___ Exercise text ___
Accordingly, we answer the first question certified in this case in the affirmative: When a Form E endorsement filed with the PSC provides that an insurance company has issued its insured an insurance policy and the policy lapses before an incident giving rise to liability on the part of the insured and before proper notice of cancellation is given to the PSC, the insurer’s liability to a third party injured by the insured is based on the policy itself as opposed to liability based on the minimum coverage imposed by law.

2. Since we have concluded that the insurer’s liability is based on its policy of insurance, the Eleventh Circuit asks us to consider whether the policy’s provision limiting the insurer’s liability to pay damages to others is applicable to the situation presented by this case. The policy sets out 24 circumstances that result in exclusion of coverage. The policy then states a limitation on liability:

If we are required by any applicable filing which we have made on your behalf to provide coverage not otherwise provided by this policy under this PART I– LIABILITY TO OTHERS, to any person or organization, the coverage provided hereunder for such person shall be the minimum coverage required by law. If we are required to make any payment under this policy that would not have been made except for the certification, you must reimburse us.

We conclude the limitation comes into play when the insurer’s liability is based, not on the policy, but on the “applicable filing.” See, e.g., Ross v. Stephens, supra, 269 Ga. at 269, 496 S.E.2d 705, where the insurer’s liability for damages caused by a vehicle not covered by the policy was based, not on the policy, but on its filing of Endorsement F, wherein the insurer agreed to provide insurance coverage in accordance with PSC regulations, “to the extent of the coverage and limits of liability required thereby….” In the case at bar, Progressive’s liability is based on its policy which continued in effect until after 30 days’ notice in writing of termination had been given to the PSC. PSC Rule 1-8-1-.07. Since Progressive did not file its notice of cancellation with the PSC until after the collision that is the basis for this litigation, the insurance policy was in effect at the time of the collision. Accordingly, we answer the second certified question by stating that the policy’s limitation on liability does not apply to the case at bar.
___ Given entries ___
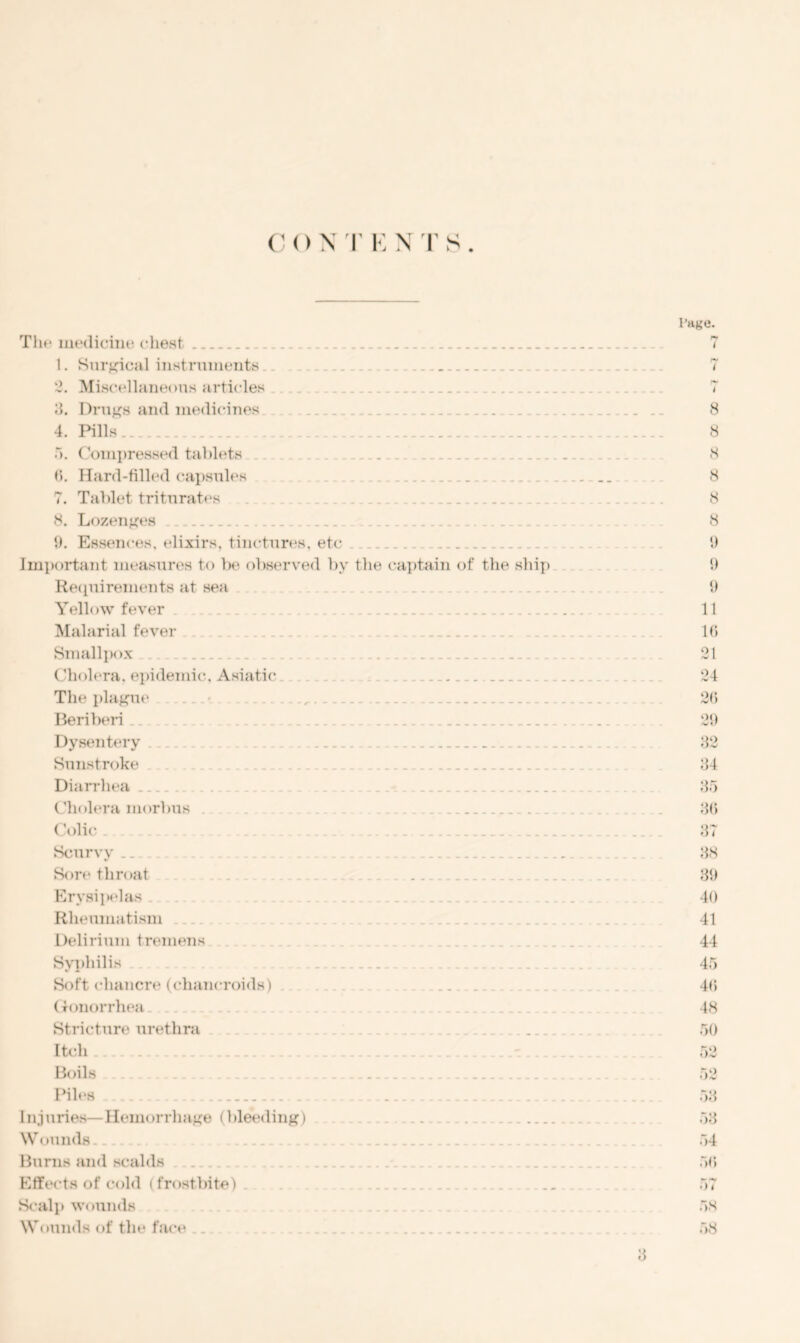 The medicine chest 1. Surgical instruments 2. Miscellaneous articles 3. Drugs and medicines _ 4. Pills 5. Compressed tablets - 6. Hard-filled capsules 7. Tablet triturates 8. Lozenges 9. Essences, elixirs, tinctures, etc Important measures to be observed bv the captain of the ship Requirements at sea Yellow fever ... Malarial fever Smallpox Cholera, epidemic, Asiatic. ... The plague Beriberi Dysentery Sunstroke ... Diarrhea ... Cholera morbus . .. . (Jolic Scurvy.. Sore throat Erysipelas . Rheumatism Delirium tremens Syphilis . Soft chancre (chancroids) ...... Gonorrhea Stricture urethra Itch Boils Piles Injuries—Hemorrhage (bleeding) .. .. W omuls.. Burns and scalds Effects of cold (frostbite) . . . Scalp wounds Wounds of the face . 3 Page. 8 8 8 8 8 8 9 9 9 11 16 21 24 26 29 32 34 35 36 37 38 39 40 41 44 45 46 48 50 53 53 54 56 57 58 58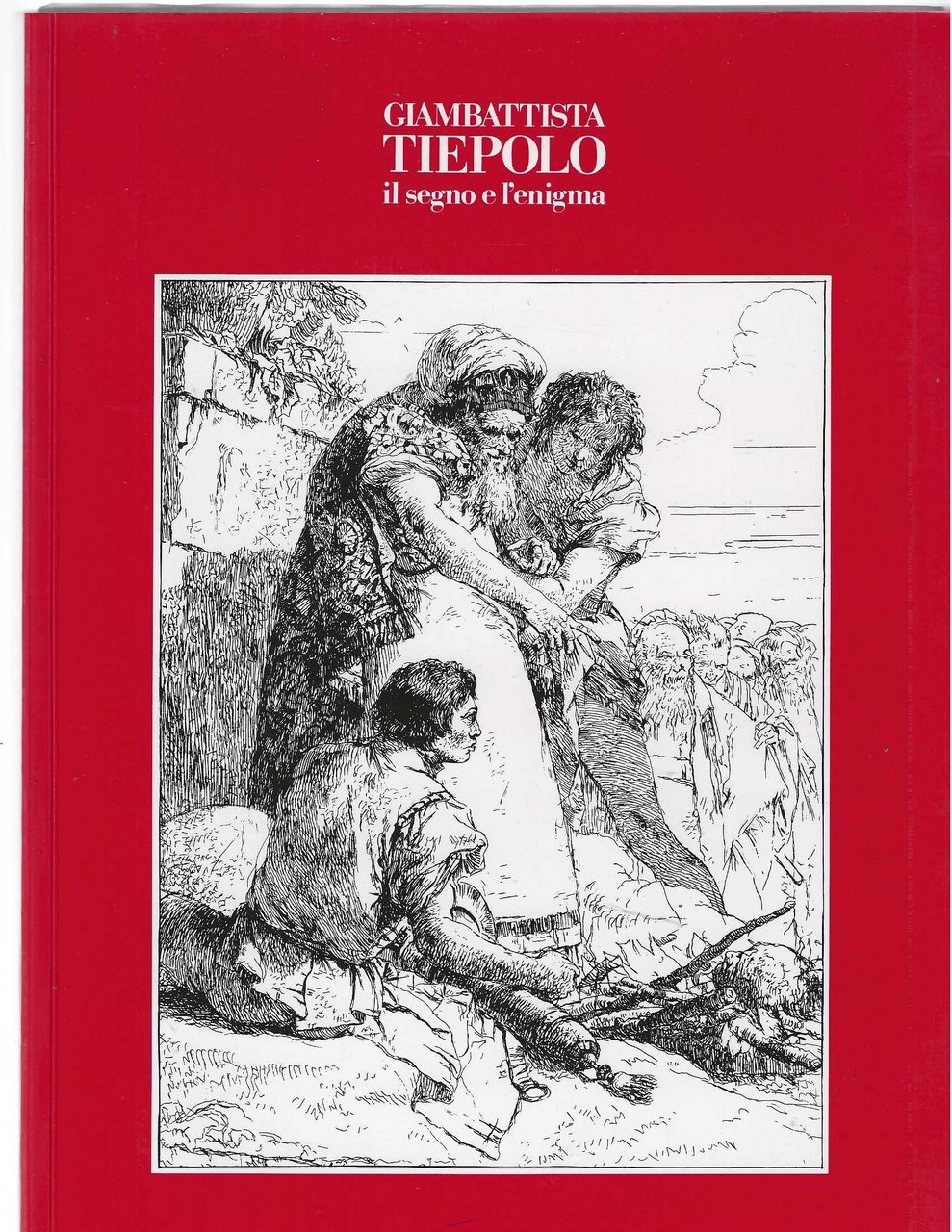 Giambattista Tiepolo. Il Segno e l'enigma. Catalogo della mostra a …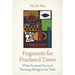 Fragments for Fractured Times: What Feminist Practical Theology Brings to the Table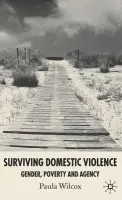 Surviving Domestic Violence - Wilcox, Paula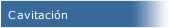 Cavitaci&oacute;n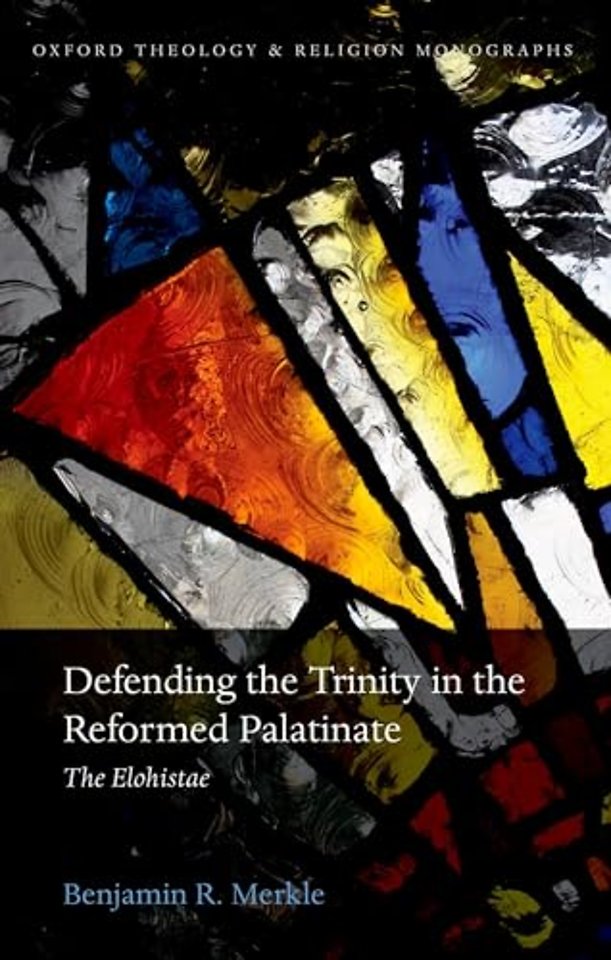 Defending the Trinity in the Reformed Palatinate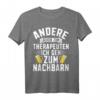 Andere gehen zur Therapie ich geh zum Nachbarn T-Shirt - Lustiges Geschenk für Einweihung und Einzugsparty bei deinem Lieblingsnachbarn
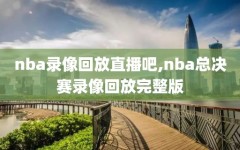 nba录像回放直播吧,nba总决赛录像回放完整版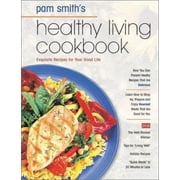 Healthy Living Cookbook: Exquisite Recipes for Your Good Life [Hardcover - Used]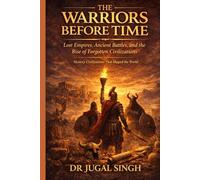 WARRIORS BEFORE TIME The Forgotten Origins of War: Lost Civilizations, and the Violence That Built Humanity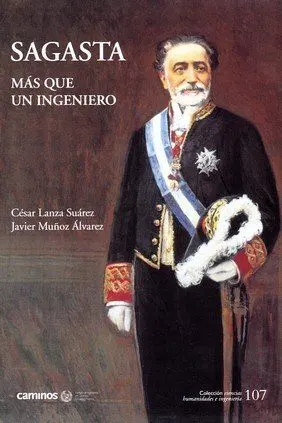 Sagasta, Mas que un Ingeniero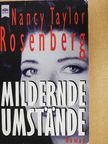 Nancy Taylor Rosenberg - Mildernde Umstände [antikvár]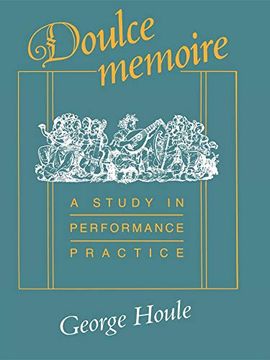 portada Doulce Memoire: A Study in Performance Practice (Publications of the Early Music Institute) (en Inglés)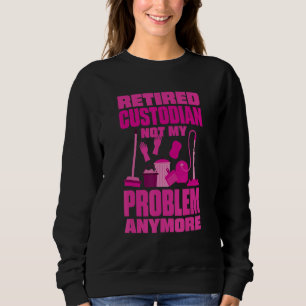 Janitor Not My Problem Anymore Retired Custodian Sweatshirt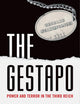 The Gestapo: Power and Terror in the Third Reich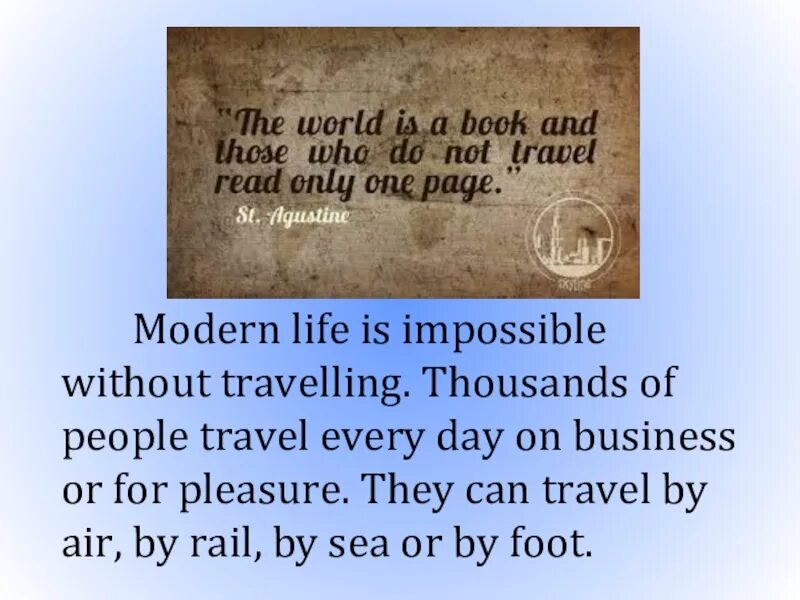 Modern Life is Impossible without travelling. Travelling Modern Life is Impossible. Modern Life is Impossible without travelling сочинение. Презентация на тему путешествие на английском языке.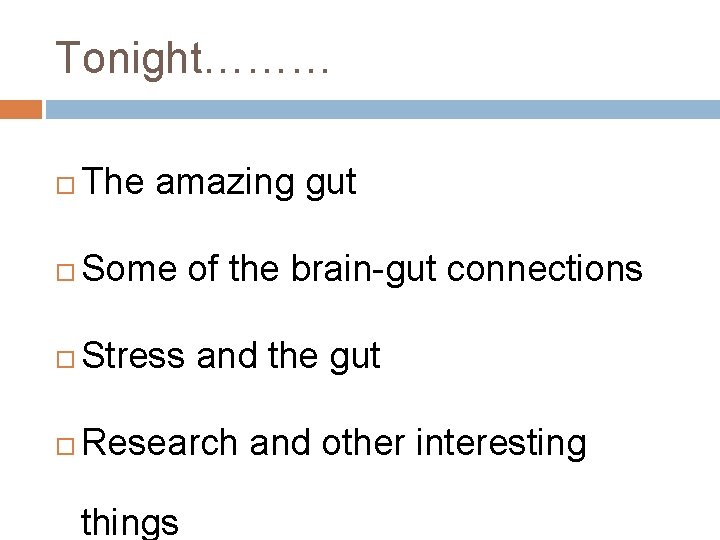 Tonight……… The amazing gut Some of the brain-gut connections Stress and the gut Research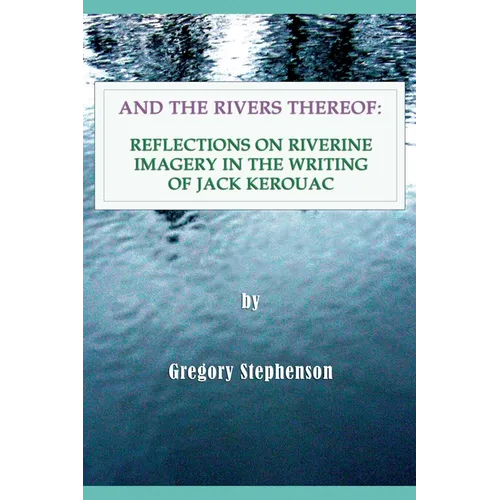 And the Rivers Thereof: Reflections on Riverine Images in the Writing of Jack Kerouac - Paperback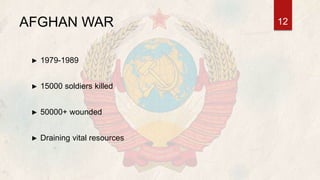 AFGHAN WAR
► 1979-1989
► 15000 soldiers killed
► 50000+ wounded
► Draining vital resources
12
 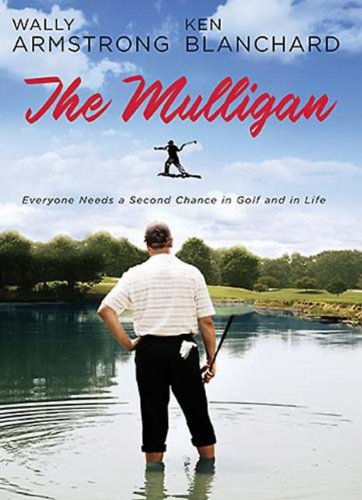 

The Mulligan: Everyone Needs a Second Chance in Golf and in Life [signed] [first edition]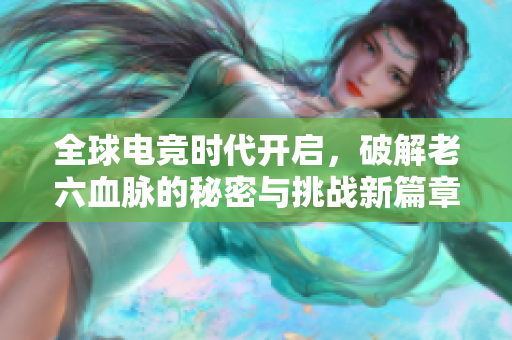 全球电竞时代开启，破解老六血脉的秘密与挑战新篇章
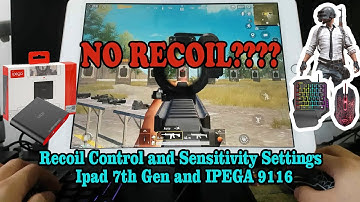 Recoil Control and Sensitivity Settings of Ipad 7th Gen and IPEGA 9116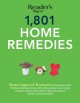 1,801 home remedies : doctor-approved treatments for everyday health problems, including coconut oil to relieve sore gums, catnip to soothe anxiety, tennis balls to stop snoring, and vitamin C to prevent ulcers  Cover Image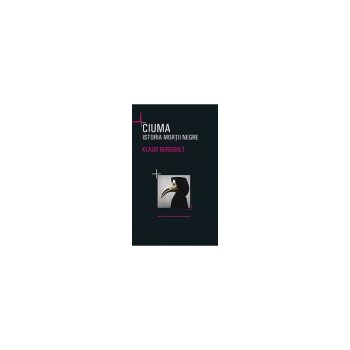 Ciuma istoria Mortii Negre - Klaus Bergdolt 978-606-587-148-9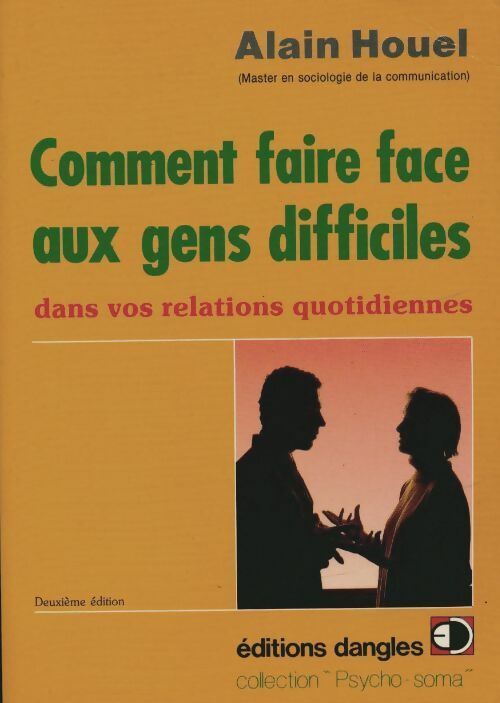 Livrenpoche : Comment faire face aux gens difficiles - Alain Houel - Livre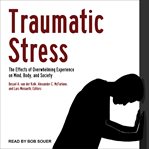 Traumatic stress : the effects of overwhelming experience on mind, body, and society cover image cdn
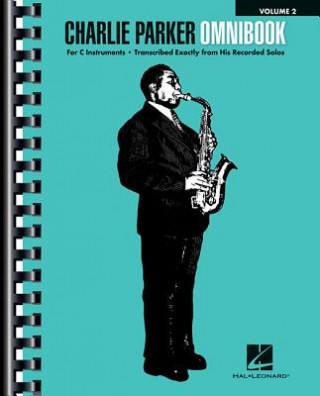 Kniha Charlie Parker Omnibook - Volume 2: For C Instruments Charlie Parker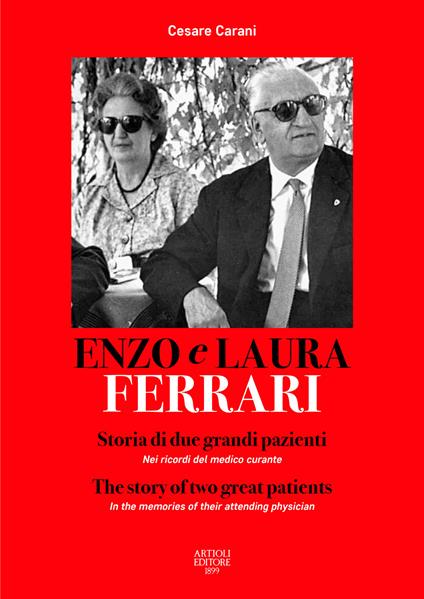 Enzo e Laura Ferrari. Storia di due grandi pazienti. Nei ricordi del medico curante. Ediz. italiana e inglese - Cesare Carani - copertina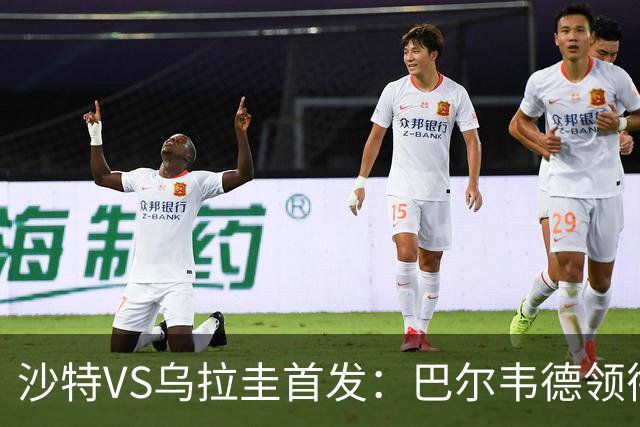沙特VS乌拉圭首发：巴尔韦德领衔 努涅斯乌加特登场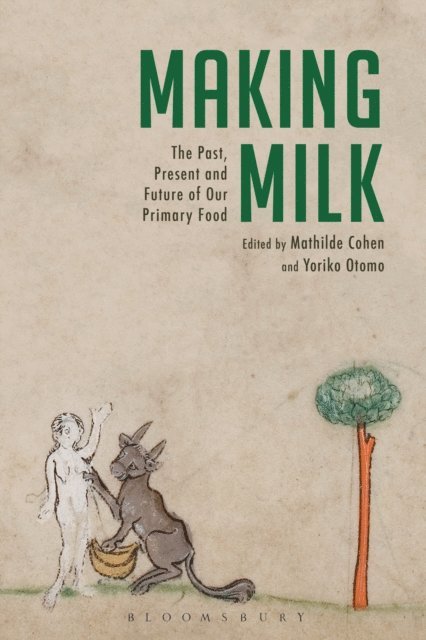 Mathilde Cohen, Yoriko Otomo - Making Milk, E-bok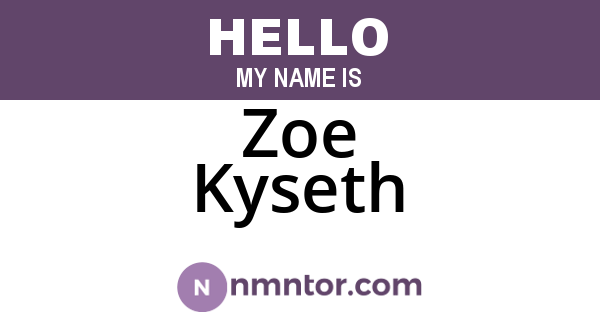 Zoe Kyseth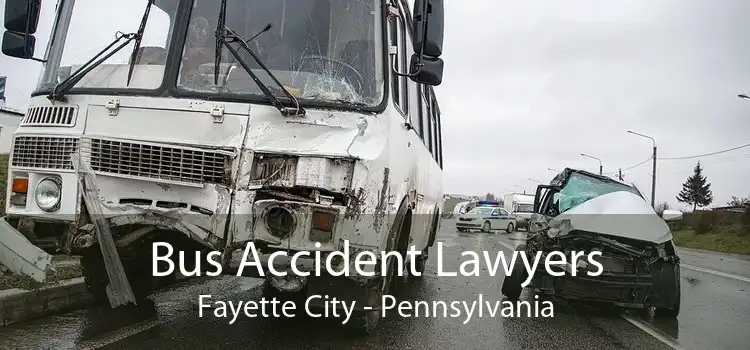 Bus Accident Lawyers Fayette City - Pennsylvania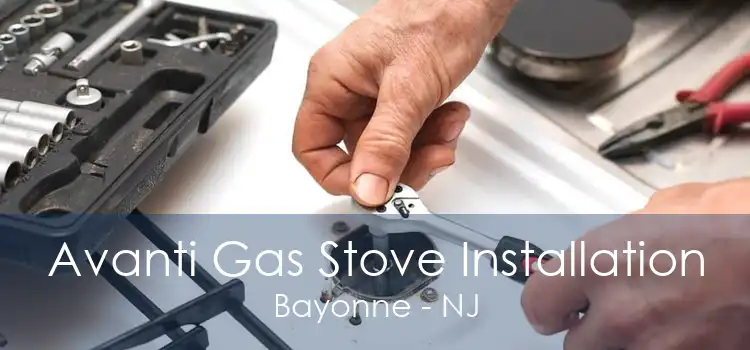 Avanti Gas Stove Installation Bayonne - NJ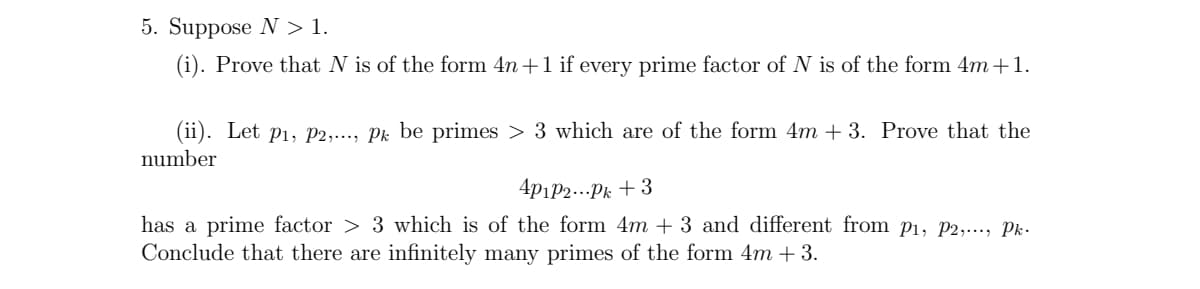 5. Suppose N > 1.
(i). Prove that N is of the form 4n +1 if every prime factor of N is of the form 4m+1.
(ii). Let p1, P2,..., Pk be primes > 3 which are of the form 4m + 3. Prove that the
number
4p1P2...Pi + 3
has a prime factor > 3 which is of the form 4m + 3 and different from P1, P2,..., Pk.
Conclude that there are infinitely many primes of the form 4m + 3.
___
*Apply what you read:*
[1] What does the court opinion on insurance liability say in reply to each of these questions?
(a) How many circumstances resulting in exclusion of coverage does the policy set out?
(b) Under the policy's limitation on liability, what coverage applies when a filing requires coverage the policy does not otherwise provide?
(c) When did Progressive file its notice of cancellation with the PSC?
[2] Can you write the next passage of the court opinion on insurance liability, starting after its final sentence?

*Answers in order:*
[1]
(a) 24.
(b) The minimum coverage required by law.
(c) After the collision that is the basis for the litigation.

[2]
Questions answered.

All the Justices concur.

FN1. All the events involved in this case occurred prior to the effective date of OCGA Ch. 40-16, transferring from the Public Service Commission to the Department of Motor Vehicle Safety the responsibility for regulating motor carriers. All references herein are to the statutes and rules in effect when this case arose.

FN2. Those questions are: “1. When a Form E filed with the PSC provides that an insurance company has issued its insured an insurance policy ‘effective from 04/16/99 … continuing until cancelled as provided herein’ by ‘giving thirty (30) days notice in writing to the [PSC],’ and when the policy lapses for nonpayment two days before the accident at issue but before the company has given 30 days notice to the PSC, is the insurer liable on the policy itself (i.e., a continuation of the policy and its limits of liability) to a third-party injured by the insured, as opposed to being liable on the certificate for the minimum coverage obligations imposed by law?

“2. Does subsection 1 of the ‘Limit of Liability’ section of Part I– LIABILITY TO OTHERS limit coverage to the statutory minimum only with respect to the scope of the substantive coverage described in Part I of the policy, or does that language also limit all coverage to the statutory minimum when the policy has lapsed as between the insurance company and its insured but before the insurer has provided the 30 day cancellation notice required under Georgia law?”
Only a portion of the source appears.